Using PyTorch for Maximum Likelihood Estimation
This post investigates using pytorch
for econometric research in a maximum likelihood setting. Packages like torch-choice (designed to run discrete choice or multinomial logit models) show that huge speedups can be achieved compared to running on typical platforms due to being able to use graphical processing units (GPU) and from benefits from autograd.
This post explores three issues:
- Installing the necessary software to get Pytorch running on AMD hardware (very short discussion)
- How to use
pytorch
for generic settings/custom log-likelihoods, where existing packages liketorch-choice
are insufficient for your needs - How to use
pytorch-minimize
to further streamline optimization usingpytorch
PyTorch on AMD Hardware (Fedora 39)
As of Fedora 39, it is now possible to get a working version of the Radeon Open Compute Platform (ROCm) quite easily.
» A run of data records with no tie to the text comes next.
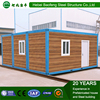 Ce Sgs Bv Tuv Ul Fast Delivery marine Container House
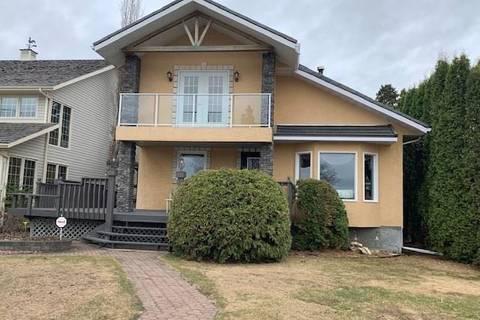 House for sale at 1213 River St E Prince Albert Saskatchewan - MLS: SK806232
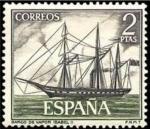 Sellos de Europa - España -  1607 MARINA ESPAÑOLA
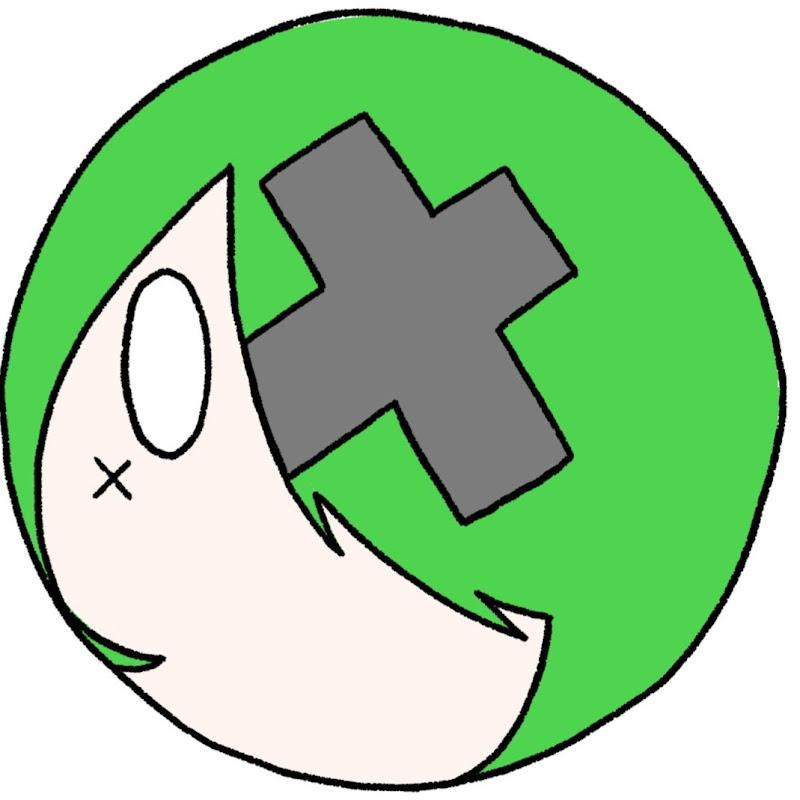 季緑クロス【VGAMERkurosu.ch】
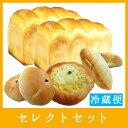 しっとりもちもち Bread-K 富山県産コシヒカリ80%使用 米粉パン 【セレクトセット】 米粉食パンor玄米食パン+お好きなパン4種 【同梱包不可】【有機栽培米使用】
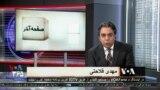 صفحه آخر: وزیر کشور دولت رئیسی رابط رهبر القاعده با ایران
The benefits of ROCm on Fedora enables GPU hardware made by AMD to be used with common machine learning frameworks like pytorch
, and allows you to use the open source "upstream" AMD driver bundled with Fedora. This setup should be quite robust to kernel updates and does not require docker
despite claims to the contrary. While Fedora isn't officially supported (Ubuntu and Red Hat are the intended targets), this works quite well and big kudos to the scientific computing group at Fedora for getting this working.
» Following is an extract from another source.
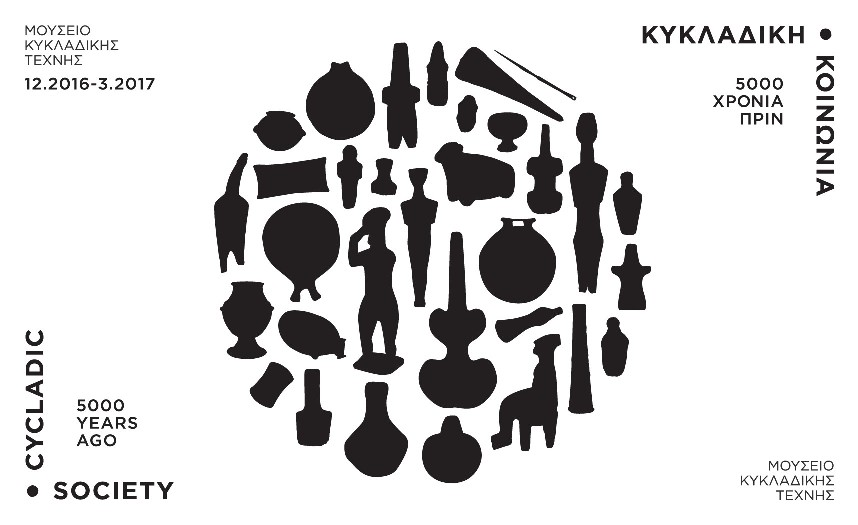 cycladic society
Most of the steps are outlined in this post:
-
Add user to proper video groups:
sudo usermod -a -G video $LOGNAME
-
From Fedora
dnf
, install the following:sudo dnf install rocminfo sudo dnf install rocm-opencl sudo dnf install rocm-hip
- Create a pytorch virtual environment. Include the usual suspects like
pandas
,matplotlib
, andscipy
. For the installation of ROCm 5.7, I had to specifypython==3.10
. -
Install PyTorch for ROCm 5.7+ (I have a Radeon 7900xtx, and it requires at least ROCm 5.7)
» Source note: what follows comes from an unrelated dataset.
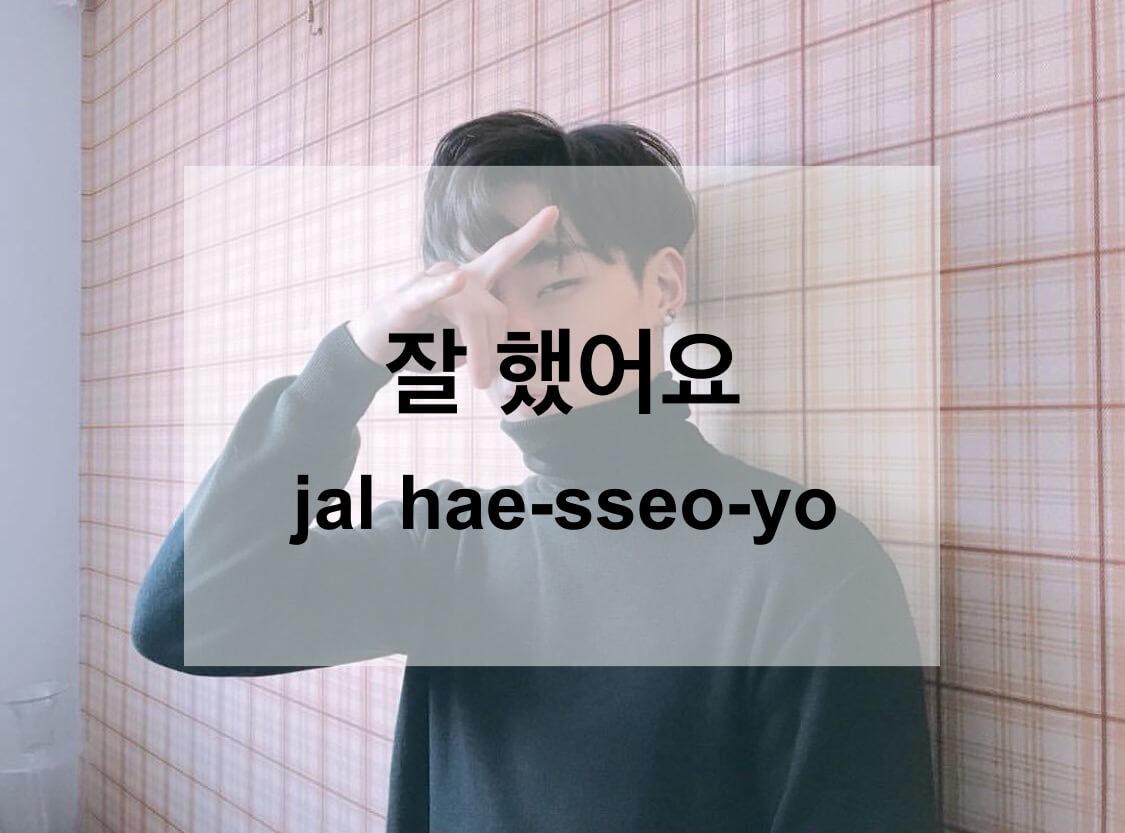 잘 했어요(jal hae-sseo-yo)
pip install --pre torch --index-url https://download.pytorch.org/whl/nightly/rocm5.7
-
Add this to your .bashrc if your machine has integrated AMD graphics:
# hopefully fixes rocm bugs with 7900xtx export HIP_VISIBLE_DEVICES=0
A simple example for Econometricians
While pytorch
is a Machine Learning library like tensorflow
, it is built up with key capabilities that are beneficial for econometric projects:
- Built to access fast linear algebra and vectorization operations on GPU's (like Nvidia or AMD)
- Has
autograd
capabilities, where first, second, etc. derivatives are baked into your econometric model - Is free and open-source with no licensing restrictions
Lately, pytorch
seems to be winning the machine learning race, and so I though it might be interesting to try it in a maximum likelihood setting.
import torch
import numpy as np
import pandas as pd
import matplotlib.pyplot as plt
from scipy.stats import norm
from torchmin import minimize as pyt_minimize
from scipy.optimize import minimize
from datetime import datetime as datetime
import pandas as pd
dtype = torch.float64
device = "cuda" if torch.cuda.is_available() else "cpu"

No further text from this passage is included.